Passage provided =
◇ ◇ ◇

I have read that injecting Co2 into tank with Kh below 3 can cause ph swings. What is your kh? I wonder if Seachem equilibrium or gh booster fert would help?


----------



## lauraleellbp (Feb 3, 2008)

Ian_4573 said:


> Not to hijack a thread here but I am now confused. How can you "good" ph swings and :bad ph swings?
> It seems to me that a PH of 6 or lower is bad for my fish no matter how it is caused. Particularly so when it is introduced to the tank in a shocking 50% water change and when it doesn't clear until a day and a half later.


Yes, in terms of fish health there ARE "good" and "bad" pH swings.

Again, it's TDS-related pH swings that cause problems for fish, NOT CO2-related. Otherwise every single person who injects pressurized CO2 into their tanks would experience fish die-offs every single morning and every single night, as the CO2 levels fluctuate and pH commonly shifts well over 1.0.

I keep on harping on about this because there are likely other water parameter issues here that are causing fish deaths, and just setting water out to outgas isn't likely to solve those problems.


----------



## Hoppy (Dec 24, 2005)

I agree with LauraLee. Many of us do 50% water changes every week, with no problems, usually with tap water that doesn't even closely match the tank water temperature. One thing that would bother the fish a lot is chlorine in the water. Do you add chlorine (hypochlorite) to your well water? Other possibilities might include copper in the well water or ammonia.

If CO2 in the water were the problem, the fish would cluster at the top of the tank, usually in a corner, appearing to be gulping air from the surface. Or. some fish would lay on the bottom, or lose their colors. Those are common reactions to too much CO2. And, it is the CO2 that is the problem, not the pH.


----------



## wkndracer (Mar 14, 2009)

Hilde said:


> I have read that injecting Co2 into tank with Kh below 3 can cause ph swings. What is your kh? I wonder if Seachem equilibrium or gh booster fert would help?


Equilibrium or gh booster will do nothing to raise KH as they contain no buffers and only raise general hardness. 
With tested 2dKH tank water I have a pH controller pushing pH down to 5.6 - 5.8 injecting CO2 with no effect to the fish.


----------



## EricP (Jun 12, 2010)

wkndracer said:


> Doing a 50% WC is the temp really close?
> Combination of pH and temp swing might combine causing stress.


WC change temperature is always controlled to 1 degeree plus or minus of tank temp


----------



## EricP (Jun 12, 2010)

lauraleellbp said:


> Yes, in terms of fish health there ARE "good" and "bad" pH swings.
> 
> Again, it's TDS-related pH swings that cause problems for fish, NOT CO2-related. Otherwise every single person who injects pressurized CO2 into their tanks would experience fish die-offs every single morning and every single night, as the CO2 levels fluctuate and pH commonly shifts well over 1.0.
> 
> I keep on harping on about this because there are likely other water parameter issues here that are causing fish deaths, and just setting water out to outgas isn't likely to solve those problems.

◇ ◇ ◇

Data records =

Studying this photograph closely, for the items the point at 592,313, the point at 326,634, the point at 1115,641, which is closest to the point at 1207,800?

◇ ◇ ◇

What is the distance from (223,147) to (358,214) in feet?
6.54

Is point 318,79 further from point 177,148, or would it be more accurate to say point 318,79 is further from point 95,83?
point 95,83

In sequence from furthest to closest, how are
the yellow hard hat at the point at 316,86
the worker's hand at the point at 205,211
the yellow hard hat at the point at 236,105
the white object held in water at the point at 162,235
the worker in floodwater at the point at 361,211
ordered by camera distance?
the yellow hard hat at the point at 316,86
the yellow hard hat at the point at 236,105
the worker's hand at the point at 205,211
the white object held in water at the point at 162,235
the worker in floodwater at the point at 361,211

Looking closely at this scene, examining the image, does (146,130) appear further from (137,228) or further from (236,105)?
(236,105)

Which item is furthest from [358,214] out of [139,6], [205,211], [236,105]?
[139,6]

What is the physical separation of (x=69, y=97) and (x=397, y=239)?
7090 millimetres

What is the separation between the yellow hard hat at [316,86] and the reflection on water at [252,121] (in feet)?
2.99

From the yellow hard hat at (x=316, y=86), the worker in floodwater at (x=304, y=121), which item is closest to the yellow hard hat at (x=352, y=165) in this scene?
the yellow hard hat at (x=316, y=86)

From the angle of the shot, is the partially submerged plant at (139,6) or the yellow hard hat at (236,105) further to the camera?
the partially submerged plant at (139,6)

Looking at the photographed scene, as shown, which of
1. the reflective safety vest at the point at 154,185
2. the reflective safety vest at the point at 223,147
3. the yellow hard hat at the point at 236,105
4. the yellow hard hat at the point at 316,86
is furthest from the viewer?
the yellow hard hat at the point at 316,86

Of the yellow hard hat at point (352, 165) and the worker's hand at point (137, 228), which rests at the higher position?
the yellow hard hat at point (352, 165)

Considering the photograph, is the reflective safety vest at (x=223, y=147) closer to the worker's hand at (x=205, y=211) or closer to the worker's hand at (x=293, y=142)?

◇ ◇ ◇

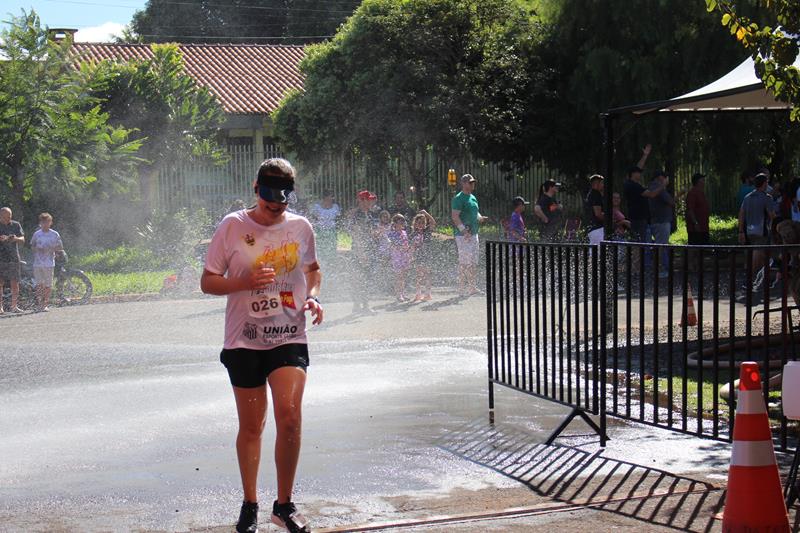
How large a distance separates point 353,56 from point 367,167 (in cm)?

◇ ◇ ◇

What to produce = Summarize the aquarium forum thread in two sentences.

Exercise response = Posters argue that TDS-related pH swings harm fish while CO2-related ones do not, since otherwise everyone injecting pressurized CO2 would see fish die-offs every morning and night, so other water parameter issues such as chlorine, copper, or ammonia in the well water are raised as likely causes of the fish deaths. One reply notes that Equilibrium and GH booster raise only general hardness and not KH, and the original poster says water change temperature is always kept within one degree of the tank's.